In that Post story, there was also mention of an interesting transmedia project that the GL folks have invested in, a Web site called Springfield Burns. As with many other current transmedia experiments, it hints at how great an idea like this could be, more than anything else, but lacks enough significant detail and time invested into it to truly reach its potential.
The premise of the site is that it is written by an anonymous member of the town of Springfield, where the show is set, and is used as a place to dish about various famous figures in the area. The Web site is worked into the television show, as characters are angered about things that are written about them and loved ones on this site, etc.
Of course, there is not nearly enough narrative flow between the site and the show for this to draw major attention, as is the case with many current transmedia enterprises, and the site does not have enough new activity to become a daily must-read for viewers or anything of the sort. But it does provide another interesting instance of a company sticking its toes in transmedia waters and getting viewers more prepared to look for this type of content.
The site includes a merchandise section and links to a variety of local Springfield Web sites. None of these are much to look at, but that reflects what most real small-town restaurants and organizations have for Web sites, so I find that pretty realistic. And, knowing some of the landmark places from the show, it's fascinating to flip around and actually look at artifacts from the fictional world.
There are a couple of things that would make the site more authentic, such as having some of these sites not exist as subaddresses for this address but rather at standalone URLs, and that wouldn't be that expensive to pull off. And it would also seem more realistic if there were several places depicted that viewers hadn't seen on the show, since GL can only show so much of life in Springfield.
But this site provides the skeleton of transmedia storytelling, much as Oakdale Confidential did earlier this year...an indication that fans and viewers alike are amenable to this type of information, once it becomes monetized and once more and more viewers gain broadband Internet access and interest in pursuing the story outside of the daily one-hour show.
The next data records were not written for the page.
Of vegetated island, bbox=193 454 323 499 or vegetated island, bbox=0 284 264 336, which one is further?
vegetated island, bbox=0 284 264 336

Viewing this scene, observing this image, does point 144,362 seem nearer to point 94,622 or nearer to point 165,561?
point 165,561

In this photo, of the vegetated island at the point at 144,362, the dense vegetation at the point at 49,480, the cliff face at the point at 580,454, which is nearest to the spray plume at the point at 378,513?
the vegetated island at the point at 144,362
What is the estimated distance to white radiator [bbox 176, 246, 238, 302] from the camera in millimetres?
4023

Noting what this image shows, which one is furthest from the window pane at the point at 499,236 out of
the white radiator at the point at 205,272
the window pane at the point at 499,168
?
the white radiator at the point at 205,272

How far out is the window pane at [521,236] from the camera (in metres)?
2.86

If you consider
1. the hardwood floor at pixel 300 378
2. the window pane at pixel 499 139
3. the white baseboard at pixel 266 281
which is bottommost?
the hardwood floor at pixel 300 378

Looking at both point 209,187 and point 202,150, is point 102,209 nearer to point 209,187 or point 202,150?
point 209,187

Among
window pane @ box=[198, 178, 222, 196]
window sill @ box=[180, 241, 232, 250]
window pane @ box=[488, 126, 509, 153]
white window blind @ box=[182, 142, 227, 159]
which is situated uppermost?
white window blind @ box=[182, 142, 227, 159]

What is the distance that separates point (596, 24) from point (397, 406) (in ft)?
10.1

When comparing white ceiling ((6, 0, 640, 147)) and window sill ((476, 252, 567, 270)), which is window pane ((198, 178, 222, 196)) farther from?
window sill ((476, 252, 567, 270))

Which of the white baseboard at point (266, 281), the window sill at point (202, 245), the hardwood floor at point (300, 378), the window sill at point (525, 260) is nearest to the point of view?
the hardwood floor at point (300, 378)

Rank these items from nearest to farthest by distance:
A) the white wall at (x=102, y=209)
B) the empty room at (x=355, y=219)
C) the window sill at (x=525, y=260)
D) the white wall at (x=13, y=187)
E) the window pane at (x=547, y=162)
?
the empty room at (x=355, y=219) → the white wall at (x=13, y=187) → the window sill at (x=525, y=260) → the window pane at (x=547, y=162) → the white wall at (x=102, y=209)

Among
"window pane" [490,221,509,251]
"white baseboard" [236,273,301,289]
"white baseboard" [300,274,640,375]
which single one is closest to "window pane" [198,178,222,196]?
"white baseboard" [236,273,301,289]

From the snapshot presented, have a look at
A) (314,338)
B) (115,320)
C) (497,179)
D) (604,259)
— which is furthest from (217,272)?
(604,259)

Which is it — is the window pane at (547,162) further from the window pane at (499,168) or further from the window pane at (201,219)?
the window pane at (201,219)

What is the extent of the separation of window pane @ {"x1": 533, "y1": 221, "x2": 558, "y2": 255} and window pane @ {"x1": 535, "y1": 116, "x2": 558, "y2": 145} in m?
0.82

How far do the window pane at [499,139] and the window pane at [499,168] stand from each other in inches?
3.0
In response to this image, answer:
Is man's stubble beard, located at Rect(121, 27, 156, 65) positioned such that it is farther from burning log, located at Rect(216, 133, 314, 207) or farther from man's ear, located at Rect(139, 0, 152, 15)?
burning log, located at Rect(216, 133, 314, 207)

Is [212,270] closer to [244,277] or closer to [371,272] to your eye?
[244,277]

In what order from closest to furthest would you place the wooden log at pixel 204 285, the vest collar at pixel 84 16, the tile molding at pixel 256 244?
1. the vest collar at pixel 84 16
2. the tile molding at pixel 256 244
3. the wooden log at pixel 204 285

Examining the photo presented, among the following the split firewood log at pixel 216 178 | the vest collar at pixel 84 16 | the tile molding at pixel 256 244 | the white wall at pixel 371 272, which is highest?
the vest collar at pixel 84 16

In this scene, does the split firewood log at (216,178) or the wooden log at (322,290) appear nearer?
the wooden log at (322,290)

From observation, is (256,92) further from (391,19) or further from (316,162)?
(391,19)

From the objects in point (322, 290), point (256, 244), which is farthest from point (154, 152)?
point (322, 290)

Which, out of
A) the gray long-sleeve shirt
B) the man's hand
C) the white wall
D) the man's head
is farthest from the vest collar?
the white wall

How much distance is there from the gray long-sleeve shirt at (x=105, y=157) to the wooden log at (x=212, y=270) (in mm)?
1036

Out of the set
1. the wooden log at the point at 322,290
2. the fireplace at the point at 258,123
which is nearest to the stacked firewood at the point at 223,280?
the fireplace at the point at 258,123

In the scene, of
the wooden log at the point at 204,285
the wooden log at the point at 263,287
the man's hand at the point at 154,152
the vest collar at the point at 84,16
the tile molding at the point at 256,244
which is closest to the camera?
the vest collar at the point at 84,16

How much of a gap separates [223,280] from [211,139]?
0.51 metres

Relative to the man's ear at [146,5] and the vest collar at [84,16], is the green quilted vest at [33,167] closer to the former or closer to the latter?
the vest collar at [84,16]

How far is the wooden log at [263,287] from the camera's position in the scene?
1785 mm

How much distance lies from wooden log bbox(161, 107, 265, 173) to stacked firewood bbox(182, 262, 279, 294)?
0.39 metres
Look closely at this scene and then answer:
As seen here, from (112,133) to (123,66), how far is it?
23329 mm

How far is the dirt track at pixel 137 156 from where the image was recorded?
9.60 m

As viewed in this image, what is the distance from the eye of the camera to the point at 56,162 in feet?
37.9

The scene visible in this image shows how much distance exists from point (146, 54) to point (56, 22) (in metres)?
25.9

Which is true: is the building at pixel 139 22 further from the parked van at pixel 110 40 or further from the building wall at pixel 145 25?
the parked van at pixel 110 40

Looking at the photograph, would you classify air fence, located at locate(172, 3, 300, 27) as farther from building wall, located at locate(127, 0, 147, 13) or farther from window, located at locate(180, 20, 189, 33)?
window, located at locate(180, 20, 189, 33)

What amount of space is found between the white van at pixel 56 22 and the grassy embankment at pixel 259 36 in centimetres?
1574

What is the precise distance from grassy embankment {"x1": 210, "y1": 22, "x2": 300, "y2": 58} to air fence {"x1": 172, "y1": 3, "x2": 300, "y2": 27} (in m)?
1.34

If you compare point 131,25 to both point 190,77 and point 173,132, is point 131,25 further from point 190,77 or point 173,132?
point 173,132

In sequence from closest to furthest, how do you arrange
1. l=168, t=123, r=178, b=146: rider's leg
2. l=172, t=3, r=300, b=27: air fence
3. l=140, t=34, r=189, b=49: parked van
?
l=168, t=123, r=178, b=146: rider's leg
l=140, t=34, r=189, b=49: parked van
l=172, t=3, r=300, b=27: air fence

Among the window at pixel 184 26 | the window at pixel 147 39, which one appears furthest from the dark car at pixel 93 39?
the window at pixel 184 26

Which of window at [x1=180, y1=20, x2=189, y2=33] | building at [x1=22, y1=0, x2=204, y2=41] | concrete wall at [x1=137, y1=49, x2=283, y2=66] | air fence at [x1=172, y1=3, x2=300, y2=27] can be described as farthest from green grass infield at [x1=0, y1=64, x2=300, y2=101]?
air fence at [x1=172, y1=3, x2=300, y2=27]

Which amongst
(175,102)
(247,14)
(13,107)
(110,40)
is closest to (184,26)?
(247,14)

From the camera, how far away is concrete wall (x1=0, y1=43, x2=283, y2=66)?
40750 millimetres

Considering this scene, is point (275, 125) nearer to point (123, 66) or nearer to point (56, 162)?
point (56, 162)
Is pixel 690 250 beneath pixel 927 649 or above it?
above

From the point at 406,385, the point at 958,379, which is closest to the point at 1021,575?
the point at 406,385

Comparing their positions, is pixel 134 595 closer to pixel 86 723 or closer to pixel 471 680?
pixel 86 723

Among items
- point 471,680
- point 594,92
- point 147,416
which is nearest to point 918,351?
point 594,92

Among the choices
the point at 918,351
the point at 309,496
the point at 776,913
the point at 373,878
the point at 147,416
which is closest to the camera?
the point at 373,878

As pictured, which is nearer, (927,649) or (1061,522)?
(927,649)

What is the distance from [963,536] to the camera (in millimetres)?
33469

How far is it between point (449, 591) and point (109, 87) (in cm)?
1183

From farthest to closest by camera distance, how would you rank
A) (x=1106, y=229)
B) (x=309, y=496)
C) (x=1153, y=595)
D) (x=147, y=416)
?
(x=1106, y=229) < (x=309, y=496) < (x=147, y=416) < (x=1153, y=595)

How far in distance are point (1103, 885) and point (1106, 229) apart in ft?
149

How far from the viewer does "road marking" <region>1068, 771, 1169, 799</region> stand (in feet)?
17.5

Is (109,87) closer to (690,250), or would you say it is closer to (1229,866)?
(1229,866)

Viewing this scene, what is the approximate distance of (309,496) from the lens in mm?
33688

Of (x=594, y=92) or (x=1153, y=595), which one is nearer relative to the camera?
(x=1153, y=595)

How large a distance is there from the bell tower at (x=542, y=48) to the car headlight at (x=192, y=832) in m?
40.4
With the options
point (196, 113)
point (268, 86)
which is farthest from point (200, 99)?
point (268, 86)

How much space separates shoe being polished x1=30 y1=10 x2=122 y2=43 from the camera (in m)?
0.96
The key to monetizing it may be to solicit real advertisements for the site, even developing local ties for some of them. What about a local IHOP or Home Depot or Best Buy running a banner ad? There are a variety of ways to make this exist in the fictional realm of Springfield while also making it a profitable enterprise to expand the reach of its narrative. The site currently features ads from Oil of Olay and Cover Girl, but neither are particularly worked into the site in any way or make any acknowledgment of the Springfield market and, of course, are not the type of ads you would expect to find on a local site like that, anyway, especially without any particular reference to a Springfield area mall or something of the sort. Both Olay and Cover Girl are Procter & Gamble brands.
This would require, for soaps, deeper thinking about the structure of the town and a true organization of what Springfield or Oakdale or Genoa City really looks like, culling the collective memory of fans and writers to think of the various landmarks and where they would be in relations to each other, etc. But investing more energy in a project like this also creates another site to increase the fans' immersion in the narrative in meaningful ways.